This animation is worth close study because Antarctica has a much simpler meteorological geography than the Arctic. The origin of the warming and the progress of the event are more transparent. There is no mountain range between Antarctica and Australia to promote Rossby waves. However, there is a large recurrent positive ozone anomaly between Australia and Antarctica and this is where the warming begins.

The animation clearly shows the air warming outside the Antarctic Circle, circulating around it, apparently destabilizing the cold air of the vortex that inhabits the ice dome that is Antarctica while at the time gathering mass, expanding the atmosphere and finally flooding in, taking over the home of the evaporating  vortex.  This warming clearly starts between 30 and 60° south latitude between Australia and Antarctica in the recurring ozone ‘hot spot’. Hot air can not undermine cold air. It moves in as the cold air vacates the space. One interpretation of what the animation shows is that the observed increase in temperature outside the vortex is entirely due to a diminution in the strength of energetic mixing as the vortex weakens. The issue to resolve is then: what causes the reduced supply of air to the vortex?

Why is  warming relatively frequent in the Arctic?

In the Arctic stratosphere winter warming is  very common. Why?

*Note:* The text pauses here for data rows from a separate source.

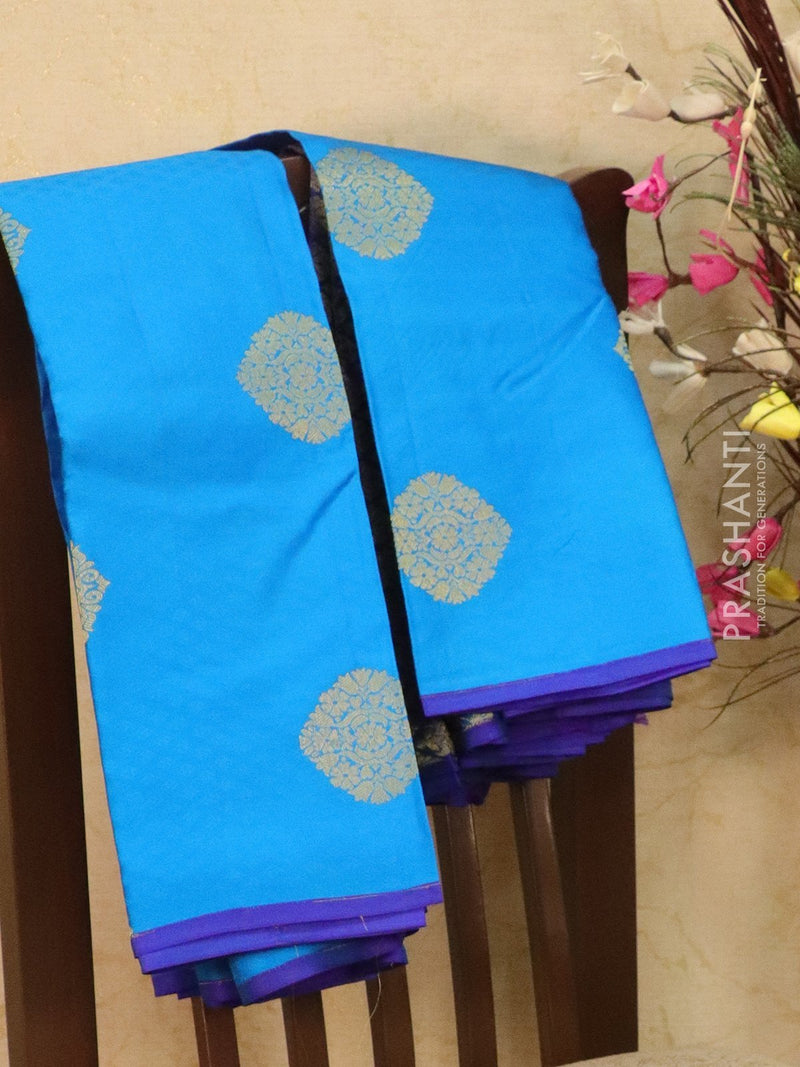 Pure kanjivaram silk saree cs blue and violet with allover self emboss and zari buttas in half and half style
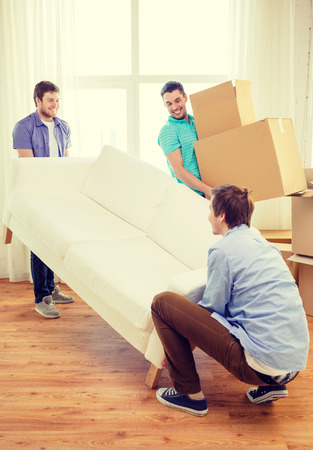 Photo for moving, real estate and friendship concept - smiling male friends with sofa and boxes at new home - Royalty Free Image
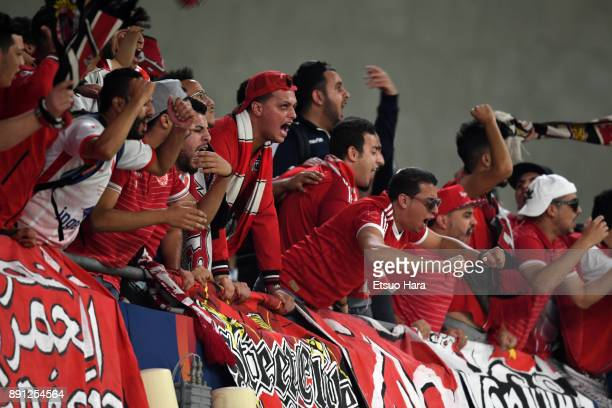 Fans of Wydad Casablanca cheer during the FIFA Club World Cup UAE 2017 Match for 5th Place between Wydad Casablanca and Urawa Reds at the Hazza Bin...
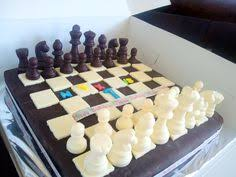 birthday baking chessboard cake with chocolate chess pieces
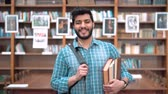enciclopédia : Portrait of handsome intelligent student in the library, bearded asian man walking happily, holding books and black backpack, wearing blue checked shirt and jeans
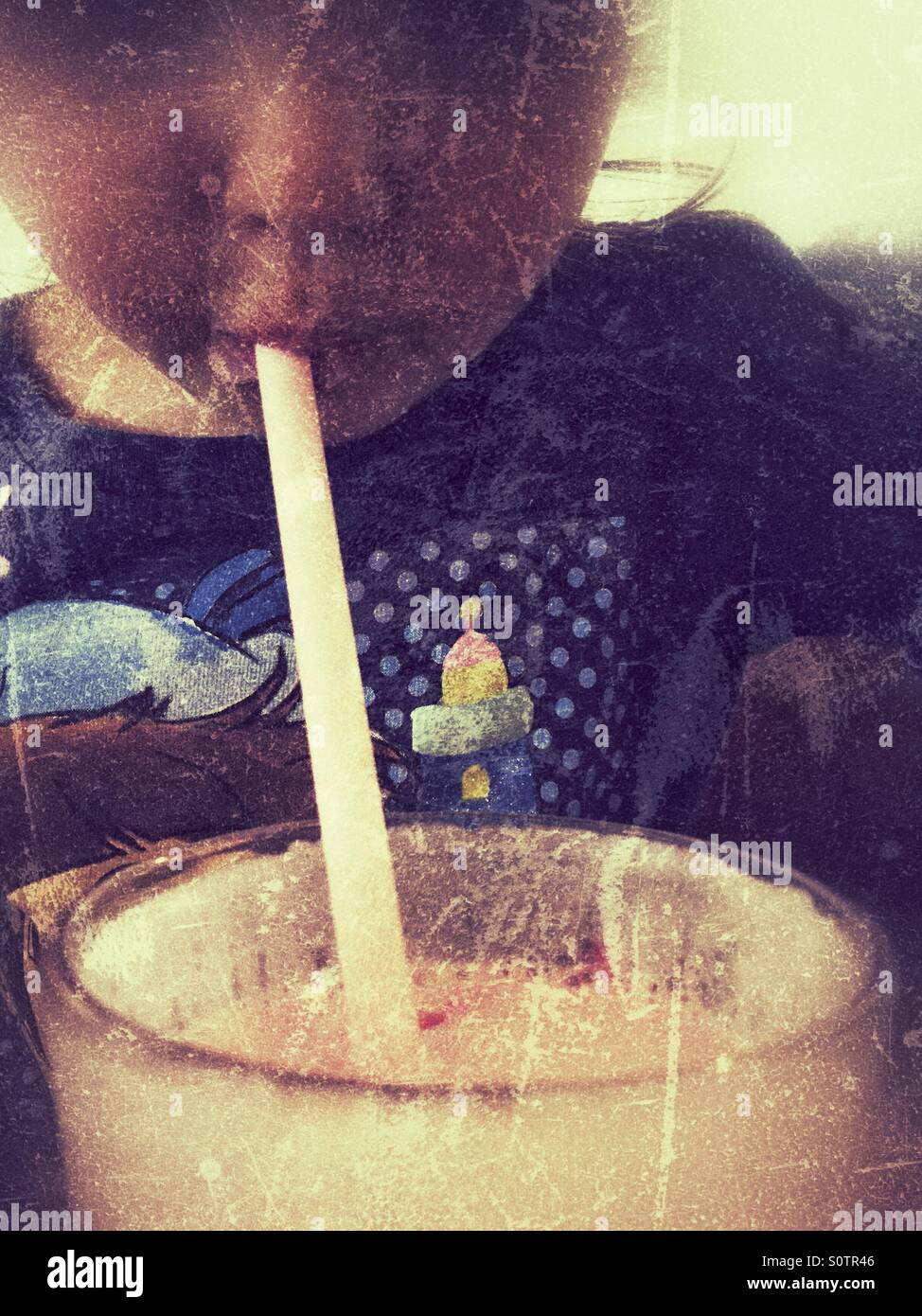 Drinking through a straw - Stock Image
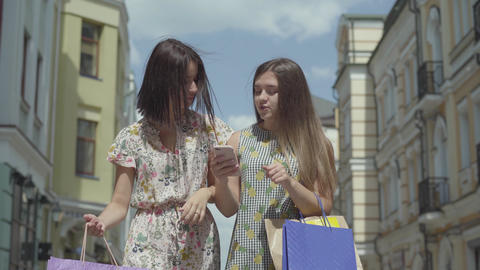 Two happy girlfriends after shopping with shopping bags in front of beautiful Footage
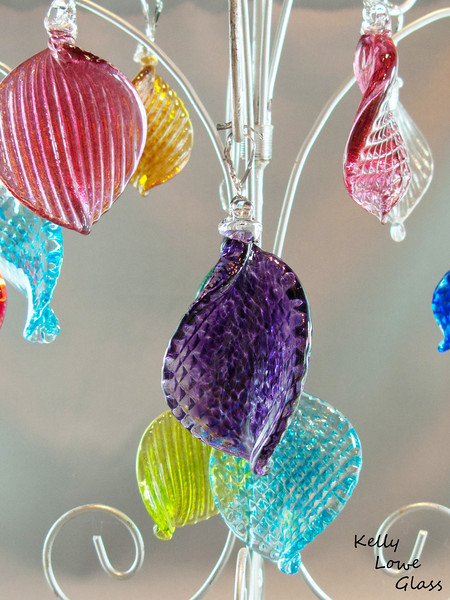Hand Sculpted Hanging Ornaments:  These glass ornaments are made to play with light in a way that will draw attention and add to any festive decor. Hang them from a Christmas Tree, on doors, from lights, from your nostrils, or go ahead and wear them as as kinda smallish and not very practical hat - I know you want to.
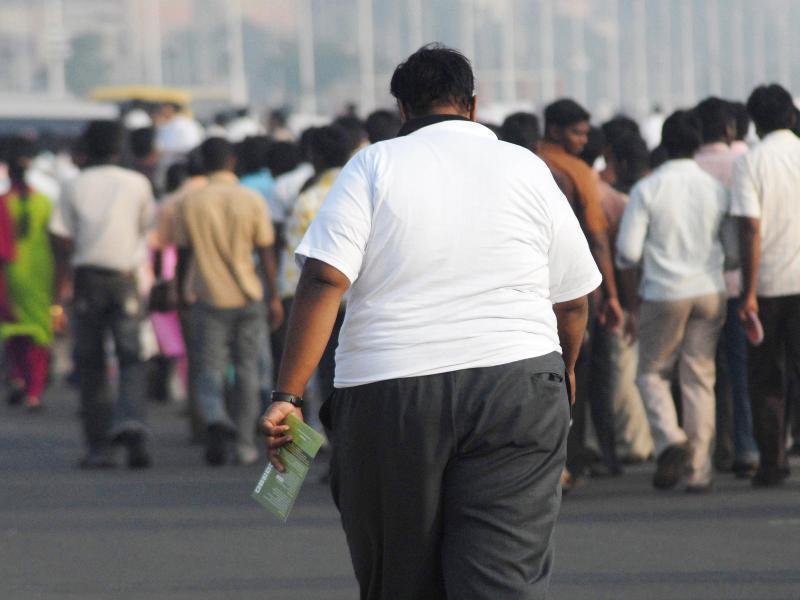 Bild zu Übergewichter Mensch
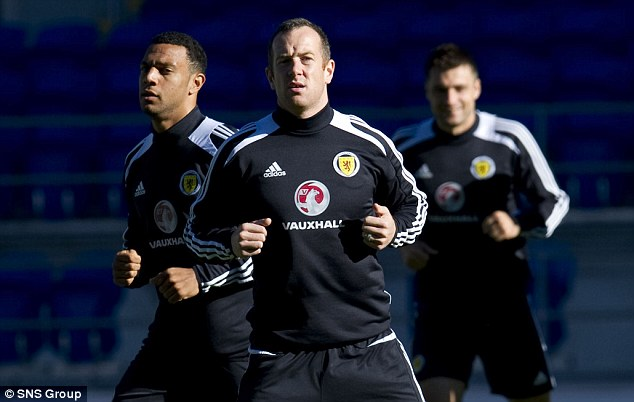 Another go: Charlie Adam and his Scotland team-mates were in Cardiff on Sunday preparing for their trip to Belgium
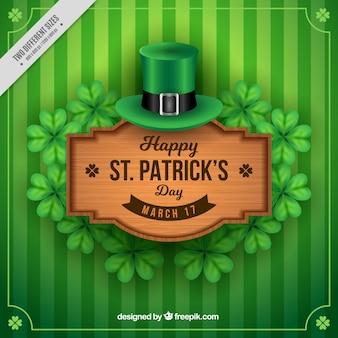 Fondo verde de rayas con cartel de madera del día de san patricio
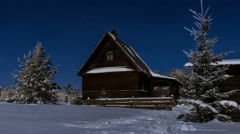 Time lapse HD of stars over timber house at winter night Stock Footage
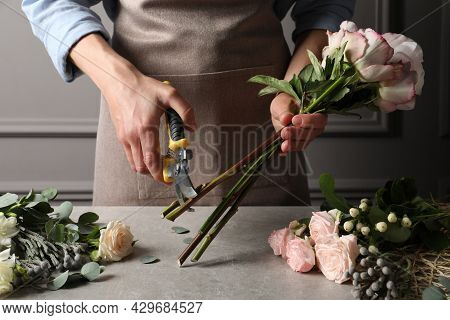 Florist Cutting Flower Stems With Pruner At Workplace, Closeup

  1. Geography. The centre of coolest surface temperature in the northern hemisphere is not the pole but Siberia and Greenland. The vortex has two natural centres of activity, not one.
  2. The Arctic is too warm in summer to support a vortex. The vortex, even in winter is congenitally weak. Arctic temperatures are no lower than summer temperature in the Antarctic. The concept of the ‘Arctic oscillation’ registers the variable strength of the winter Arctic Vortex which is seen to promote a more northerly track for warm westerly winds in its weak phase and incursions of very cold air from the Arctic into Europe in its strong phase. This creation of this index recognizes the inherent instability of the Arctic Vortex and the resulting impact on hemispherical weather.
  3. There is great potential for relocation of ozone via uplift from the upper troposphere/lower stratosphere in the region over Japan, east of the Siberian winter high pressure cell where ozone content is particularly high and also in the North West Atlantic south of Greenland. The stratospheric vortex is readily split as the circulating warm air from two distinct hot spots easily divides the arc of cold air between Greenland and Siberia.
  4. Between November and March the Earth is closest to the sun; the Arctic atmosphere is at its coolest and is thereby richest in ozone while solar radiation is almost 7% stronger than in July. This, and the weakness of the vortex tips the balance in favour of instability.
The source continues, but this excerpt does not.